> _Goal_:
Write out every one of the records below word for word, keeping each line unchanged.

═══ Material

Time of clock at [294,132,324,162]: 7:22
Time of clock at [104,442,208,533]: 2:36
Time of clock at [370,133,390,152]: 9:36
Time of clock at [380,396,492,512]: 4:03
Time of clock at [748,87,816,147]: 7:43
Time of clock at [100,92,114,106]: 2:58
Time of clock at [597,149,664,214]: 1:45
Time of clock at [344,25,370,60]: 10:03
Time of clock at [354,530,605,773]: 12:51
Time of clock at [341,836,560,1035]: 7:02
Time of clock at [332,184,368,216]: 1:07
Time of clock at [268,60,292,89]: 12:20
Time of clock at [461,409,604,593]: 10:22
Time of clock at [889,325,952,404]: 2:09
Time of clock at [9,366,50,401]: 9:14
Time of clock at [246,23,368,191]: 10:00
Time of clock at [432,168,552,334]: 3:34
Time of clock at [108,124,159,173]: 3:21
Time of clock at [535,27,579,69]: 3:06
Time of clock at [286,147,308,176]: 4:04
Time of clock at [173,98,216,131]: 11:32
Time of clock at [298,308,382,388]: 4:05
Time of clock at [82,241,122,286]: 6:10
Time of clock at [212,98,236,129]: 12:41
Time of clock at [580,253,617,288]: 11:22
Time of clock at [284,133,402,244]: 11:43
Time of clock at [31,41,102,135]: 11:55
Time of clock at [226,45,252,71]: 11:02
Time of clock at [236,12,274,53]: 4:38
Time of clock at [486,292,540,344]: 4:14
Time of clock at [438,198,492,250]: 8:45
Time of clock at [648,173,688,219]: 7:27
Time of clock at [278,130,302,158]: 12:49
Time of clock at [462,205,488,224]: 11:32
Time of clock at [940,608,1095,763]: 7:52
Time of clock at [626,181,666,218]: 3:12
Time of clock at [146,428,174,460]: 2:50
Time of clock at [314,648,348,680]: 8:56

══════

> _Task answer_:
Time of clock at [294,132,324,162]: 7:22
Time of clock at [104,442,208,533]: 2:36
Time of clock at [370,133,390,152]: 9:36
Time of clock at [380,396,492,512]: 4:03
Time of clock at [748,87,816,147]: 7:43
Time of clock at [100,92,114,106]: 2:58
Time of clock at [597,149,664,214]: 1:45
Time of clock at [344,25,370,60]: 10:03
Time of clock at [354,530,605,773]: 12:51
Time of clock at [341,836,560,1035]: 7:02
Time of clock at [332,184,368,216]: 1:07
Time of clock at [268,60,292,89]: 12:20
Time of clock at [461,409,604,593]: 10:22
Time of clock at [889,325,952,404]: 2:09
Time of clock at [9,366,50,401]: 9:14
Time of clock at [246,23,368,191]: 10:00
Time of clock at [432,168,552,334]: 3:34
Time of clock at [108,124,159,173]: 3:21
Time of clock at [535,27,579,69]: 3:06
Time of clock at [286,147,308,176]: 4:04
Time of clock at [173,98,216,131]: 11:32
Time of clock at [298,308,382,388]: 4:05
Time of clock at [82,241,122,286]: 6:10
Time of clock at [212,98,236,129]: 12:41
Time of clock at [580,253,617,288]: 11:22
Time of clock at [284,133,402,244]: 11:43
Time of clock at [31,41,102,135]: 11:55
Time of clock at [226,45,252,71]: 11:02
Time of clock at [236,12,274,53]: 4:38
Time of clock at [486,292,540,344]: 4:14
Time of clock at [438,198,492,250]: 8:45
Time of clock at [648,173,688,219]: 7:27
Time of clock at [278,130,302,158]: 12:49
Time of clock at [462,205,488,224]: 11:32
Time of clock at [940,608,1095,763]: 7:52
Time of clock at [626,181,666,218]: 3:12
Time of clock at [146,428,174,460]: 2:50
Time of clock at [314,648,348,680]: 8:56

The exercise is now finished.